Chapter 36: Exercises — Digital Minimalism
Reflection Exercises
Exercise 1: Technology Inventory Make a complete list of every app on your phone and every platform you use on your computer. For each one, write: (a) why you originally started using it, (b) what you actually use it for today, and (c) whether it actively serves a deeply held value or is present through inertia. Notice how many you cannot clearly justify.
Exercise 2: Values Clarification Before applying minimalism, clarify what you value. Write a one-paragraph description of how you want to spend your time — what activities, relationships, and pursuits constitute a good life by your own definition. Then return to your technology inventory and ask: which technologies support this picture? Which compete with it?
Exercise 3: Usage Honest Assessment Check your phone's screen time data for the past week. Write down: total daily average, top five apps by time, number of pickups per day, and time of first and last phone use. Most people are surprised by what they find. Describe your reaction honestly.
Exercise 4: The Phantom Limb Test For a single morning (before noon), leave your phone in another room. Record every moment you feel the urge to check it, what triggered the urge (boredom, anxiety, habit, curiosity), and what you did instead. This exercise reveals the emotional functions your phone serves.
Exercise 5: Newport's Value Filter Choose three apps you use regularly. Apply Newport's filter: "Does this technology provide enough value to justify the costs it imposes on me and my values?" Write your honest assessment for each. Note whether your analysis differs from your actual behavior.
Behavioral Experiments
Exercise 6: The 24-Hour Social Media Fast Go one full day without any social media use. Keep a journal throughout the day. Note: moments of discomfort, unexpected discoveries, what you did with freed time, and whether your social relationships suffered in any observable way.
Exercise 7: Notification Audit Go to your phone's notification settings and review every app authorized to send notifications. Disable all non-essential notifications for one week. At the end of the week, evaluate: what did you miss? What didn't you miss at all? Which notifications do you actually want to restore?
Exercise 8: The Bedroom Experiment For one week, charge your phone outside your bedroom. Record your sleep quality each morning (using a scale of 1-10) and note what you do in the first fifteen minutes after waking. Compare sleep quality and morning mood to the previous week.
Exercise 9: Grayscale Day Set your phone to grayscale mode for a full day. Record: how it affects your desire to pick up the phone, how it affects your use of specific apps, and any subjective changes in how you feel about your phone during the day.
Exercise 10: The 30-Minute Social Media Limit Replicate Hunt et al.'s experiment for yourself. Set a combined social media limit of 30 minutes per day for two weeks. Keep a brief daily journal noting mood, anxiety, sleep quality, and time availability. Compare your beginning and end scores on a simple wellbeing measure.

PROBLEM SET
**a)** In the digital minimalism exercises, reproduce the text between "Exercise 7: Notification" and "want to restore?", inclusive, substituting "two weeks" for "one week".
**b)** According to the digital minimalism exercises, why does Exercise 4 have you leave your phone in another room and record each urge to check it? Answer in one to three sentences.
**c)** Translate this sentence from the digital minimalism exercises into Spanish: "Most people are surprised by what they find."

INFORMATION SUPPLIED

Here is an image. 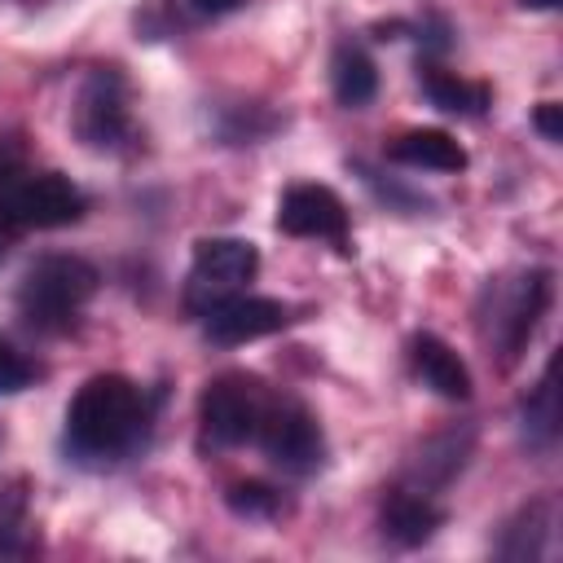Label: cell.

ANSWERS TO EACH TASK
**a)**
Exercise 7: Notification Audit Go to your phone's notification settings and review every app authorized to send notifications. Disable all non-essential notifications for two weeks. At the end of the week, evaluate: what did you miss? What didn't you miss at all? Which notifications do you actually want to restore?

**b)** The exercise reveals the emotional functions your phone serves. You spend the morning without the phone and log each urge, what triggered it (boredom, anxiety, habit, or curiosity), and what you did instead. This record shows what needs the phone normally meets.

**c)** La mayoría de las personas se sorprenden con lo que encuentran.